Semantic Consistency──論理の整合性を測る、新しい視点

「答えが合っていればそれでいいのか?」

これは、AIと人間の思考をめぐる根源的な問いです。
特に大規模言語モデル(LLM)において、「どうやって考えたか」よりも「最終的な答え」が評価されがちです。
しかし、推論過程が支離滅裂でも、偶然正しい答えにたどり着くことはある──そのとき、その答えは果たして信頼できるのでしょうか?
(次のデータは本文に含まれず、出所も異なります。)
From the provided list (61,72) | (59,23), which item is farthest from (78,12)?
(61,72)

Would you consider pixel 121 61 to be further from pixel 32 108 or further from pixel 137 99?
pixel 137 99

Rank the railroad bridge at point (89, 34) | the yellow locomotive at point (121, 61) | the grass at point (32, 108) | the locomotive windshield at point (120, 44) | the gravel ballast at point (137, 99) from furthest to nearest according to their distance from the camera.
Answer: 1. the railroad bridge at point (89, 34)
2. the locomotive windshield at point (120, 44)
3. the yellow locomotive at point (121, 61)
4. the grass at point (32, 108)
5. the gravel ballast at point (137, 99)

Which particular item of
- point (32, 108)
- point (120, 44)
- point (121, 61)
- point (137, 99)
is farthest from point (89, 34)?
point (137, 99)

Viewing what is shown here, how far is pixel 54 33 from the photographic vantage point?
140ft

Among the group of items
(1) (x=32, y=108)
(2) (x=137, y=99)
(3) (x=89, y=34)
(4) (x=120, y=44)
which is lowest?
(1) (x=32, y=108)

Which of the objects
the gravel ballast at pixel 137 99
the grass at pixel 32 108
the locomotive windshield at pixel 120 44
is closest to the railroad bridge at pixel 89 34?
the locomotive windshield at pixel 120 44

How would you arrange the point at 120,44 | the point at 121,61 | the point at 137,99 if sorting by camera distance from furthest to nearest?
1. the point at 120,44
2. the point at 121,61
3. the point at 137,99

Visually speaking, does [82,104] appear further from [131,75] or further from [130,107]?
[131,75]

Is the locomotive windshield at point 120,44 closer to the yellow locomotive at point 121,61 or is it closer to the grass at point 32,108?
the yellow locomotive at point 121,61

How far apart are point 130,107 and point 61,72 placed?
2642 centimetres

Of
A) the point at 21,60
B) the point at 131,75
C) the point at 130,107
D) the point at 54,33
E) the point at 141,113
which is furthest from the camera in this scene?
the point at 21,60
今回ご紹介するのは、そうした問いに対する一つの答えとなる指標、
Semantic Variance(意味的一貫性の分散)という新たな視点です。


なぜ「整合性」が重要なのか?

従来のAI評価では、

  • 正しい答えが出たか?(Accuracy)
  • 多数決で整合したか?(Self-Consistency)
    といった「結果」に重きが置かれてきました。

しかし人間の思考では、「なぜそう考えたか」「他の人の考えと一致しているか」が重要です。
つまり、複数の思考経路が意味的に整っていること=内的整合性が、信頼できる思考にとって欠かせないのです。


Semantic Varianceとは?

この論文では、LLMが生成した複数の推論パスを、ベクトル空間に写像(embedding)し、
それらの「意味的なばらつき(分散)」を測定する指標を提案しています。


実験結果と洞察

  • Semantic Variance と正答率には 高い相関(r > 0.7)
  • Self-Consistency では見抜けない「意味的なバラつき」も検出可能
  • 推論が似ていても答えが異なる場合、逆に「整合性は高いがミスした」ことも可視化できる

実例:

問題: (9 + 4) × 2 は?

推論:

  • r1: 9と4を足して13。13を2倍して26。
  • r2: 13を2倍すると26。なぜなら9+4=13。
  • r3〜r5: 同様の意味の異なる表現。

→ 答えも一致、意味的にも整っている → Semantic Varianceは低い


どんな応用があるのか?

  • AIの信頼性評価: 答えの確からしさを “内的一貫性” で測れる
  • 教育: 生徒の説明が「意味的に整っているか」を測定可能
  • AI安全性: 幻覚的生成(hallucination)や矛盾の早期検出

思考の「質」を測る時代へ

「思考とは何か?」
それは、ただ正解を出すことではなく、整ったプロセスで答えにたどり着くこと

Semantic Varianceは、その“整い”を初めて定量的に測ろうとする試みです。

今後、「答えが合っていればOK」という評価軸から、
「いかにして答えに至ったか」という 思考の透明性を重視する方向へ──

その橋渡しとなる一歩が、ここにあります。